Les premiers morceaux annonçaient quelque chose de vraiment méchant, mais on ne s’attendait pas à ce que cela prenne cette dimension. Particule élémentaire, indomptable et radicale, de la scène rap toulousaine et fondateur du label CMF (pour Crazy MotherFucker), Stick a une importance sur la scène locale inversement proportionnelle à sa renommée en solo. Son deuxième album, successeur près de quatre ans après d’un premier essai (Un Mc De Plus) passé injustement inaperçu devrait le replacer sur la carte du rap français, au centre d’une école hardcore et assez trash où les rimes pèsent lourd et ne font pas de quartier. Glossolalie est l’album le plus puissant et dangereusement schizophrène qu’il nous ait été donné d’écouter depuis très longtemps.

▶ _Lignes_:
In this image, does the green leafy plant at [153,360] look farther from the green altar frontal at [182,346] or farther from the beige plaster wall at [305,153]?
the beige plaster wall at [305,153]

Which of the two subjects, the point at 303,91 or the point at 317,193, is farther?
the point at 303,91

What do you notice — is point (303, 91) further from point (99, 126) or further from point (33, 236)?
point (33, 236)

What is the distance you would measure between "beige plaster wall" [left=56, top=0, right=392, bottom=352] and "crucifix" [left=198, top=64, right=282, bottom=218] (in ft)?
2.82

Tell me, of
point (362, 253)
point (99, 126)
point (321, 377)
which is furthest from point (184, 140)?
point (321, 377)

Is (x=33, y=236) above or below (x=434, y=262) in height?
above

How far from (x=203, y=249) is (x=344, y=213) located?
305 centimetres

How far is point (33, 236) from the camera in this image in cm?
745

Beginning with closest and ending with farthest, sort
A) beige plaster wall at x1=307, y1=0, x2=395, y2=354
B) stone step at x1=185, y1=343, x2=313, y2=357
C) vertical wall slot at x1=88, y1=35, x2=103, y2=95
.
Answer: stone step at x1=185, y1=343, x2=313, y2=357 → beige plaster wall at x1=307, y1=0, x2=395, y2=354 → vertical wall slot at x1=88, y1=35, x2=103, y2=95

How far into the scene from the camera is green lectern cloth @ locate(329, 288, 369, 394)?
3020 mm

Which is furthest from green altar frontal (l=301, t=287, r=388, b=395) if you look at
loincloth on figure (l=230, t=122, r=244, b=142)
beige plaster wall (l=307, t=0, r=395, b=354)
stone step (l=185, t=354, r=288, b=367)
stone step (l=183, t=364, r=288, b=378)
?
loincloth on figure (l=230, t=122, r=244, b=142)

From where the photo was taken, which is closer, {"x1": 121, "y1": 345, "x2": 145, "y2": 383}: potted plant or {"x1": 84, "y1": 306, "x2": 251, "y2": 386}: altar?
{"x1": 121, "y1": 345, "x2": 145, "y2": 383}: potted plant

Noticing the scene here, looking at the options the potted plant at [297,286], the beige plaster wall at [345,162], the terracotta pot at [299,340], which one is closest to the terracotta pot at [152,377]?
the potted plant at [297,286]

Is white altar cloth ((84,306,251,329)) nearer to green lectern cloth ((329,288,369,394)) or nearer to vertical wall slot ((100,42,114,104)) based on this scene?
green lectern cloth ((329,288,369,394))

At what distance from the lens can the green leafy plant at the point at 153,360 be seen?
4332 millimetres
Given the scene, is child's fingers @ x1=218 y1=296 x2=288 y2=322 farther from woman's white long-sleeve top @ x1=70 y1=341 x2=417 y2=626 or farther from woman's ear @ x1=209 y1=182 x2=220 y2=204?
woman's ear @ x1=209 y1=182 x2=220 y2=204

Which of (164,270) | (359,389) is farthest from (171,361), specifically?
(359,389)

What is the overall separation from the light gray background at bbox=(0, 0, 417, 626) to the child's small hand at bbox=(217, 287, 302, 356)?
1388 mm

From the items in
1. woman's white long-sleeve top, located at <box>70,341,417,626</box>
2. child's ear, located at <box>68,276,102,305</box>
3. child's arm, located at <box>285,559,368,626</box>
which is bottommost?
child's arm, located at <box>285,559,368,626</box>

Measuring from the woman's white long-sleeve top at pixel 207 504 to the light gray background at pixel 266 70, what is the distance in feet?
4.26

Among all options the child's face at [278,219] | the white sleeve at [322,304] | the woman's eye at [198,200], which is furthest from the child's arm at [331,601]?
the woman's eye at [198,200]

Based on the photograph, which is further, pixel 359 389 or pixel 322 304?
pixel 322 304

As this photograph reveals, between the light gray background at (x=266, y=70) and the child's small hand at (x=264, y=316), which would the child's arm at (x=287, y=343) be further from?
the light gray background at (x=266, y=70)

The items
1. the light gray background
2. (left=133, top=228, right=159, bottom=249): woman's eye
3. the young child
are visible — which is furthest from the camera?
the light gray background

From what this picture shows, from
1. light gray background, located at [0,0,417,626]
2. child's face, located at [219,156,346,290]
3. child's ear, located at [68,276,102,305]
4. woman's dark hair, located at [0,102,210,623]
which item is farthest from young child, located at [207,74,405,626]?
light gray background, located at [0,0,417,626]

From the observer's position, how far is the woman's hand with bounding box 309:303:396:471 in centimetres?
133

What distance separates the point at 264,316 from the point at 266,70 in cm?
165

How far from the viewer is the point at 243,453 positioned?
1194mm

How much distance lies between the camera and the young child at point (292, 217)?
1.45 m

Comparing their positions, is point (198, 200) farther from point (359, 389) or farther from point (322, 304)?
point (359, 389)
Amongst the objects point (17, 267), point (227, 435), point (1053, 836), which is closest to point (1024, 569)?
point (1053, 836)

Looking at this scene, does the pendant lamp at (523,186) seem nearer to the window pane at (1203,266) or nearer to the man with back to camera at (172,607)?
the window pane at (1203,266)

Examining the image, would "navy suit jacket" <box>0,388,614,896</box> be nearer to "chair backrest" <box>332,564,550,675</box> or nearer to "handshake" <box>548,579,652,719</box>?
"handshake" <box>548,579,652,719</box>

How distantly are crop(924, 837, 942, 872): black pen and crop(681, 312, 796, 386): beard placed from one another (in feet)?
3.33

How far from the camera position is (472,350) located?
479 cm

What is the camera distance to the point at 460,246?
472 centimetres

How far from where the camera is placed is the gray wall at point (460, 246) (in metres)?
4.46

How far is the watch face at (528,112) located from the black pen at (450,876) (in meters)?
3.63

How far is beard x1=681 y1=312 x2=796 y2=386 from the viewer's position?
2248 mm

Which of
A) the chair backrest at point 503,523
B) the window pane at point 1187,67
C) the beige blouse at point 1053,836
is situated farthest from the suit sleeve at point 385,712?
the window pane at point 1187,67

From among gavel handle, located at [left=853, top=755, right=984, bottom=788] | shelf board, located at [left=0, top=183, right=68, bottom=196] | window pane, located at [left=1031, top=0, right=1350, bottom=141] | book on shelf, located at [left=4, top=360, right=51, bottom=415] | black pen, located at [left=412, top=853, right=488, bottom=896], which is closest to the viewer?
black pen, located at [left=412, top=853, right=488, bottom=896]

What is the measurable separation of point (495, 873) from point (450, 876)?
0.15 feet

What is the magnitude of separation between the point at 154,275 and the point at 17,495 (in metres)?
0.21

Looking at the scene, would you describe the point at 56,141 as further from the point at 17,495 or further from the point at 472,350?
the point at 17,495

▶ _Consigne_:
D'après le document, quel est le titre du premier album de Stick ?

▶ _Résultat_:
Un Mc De Plus.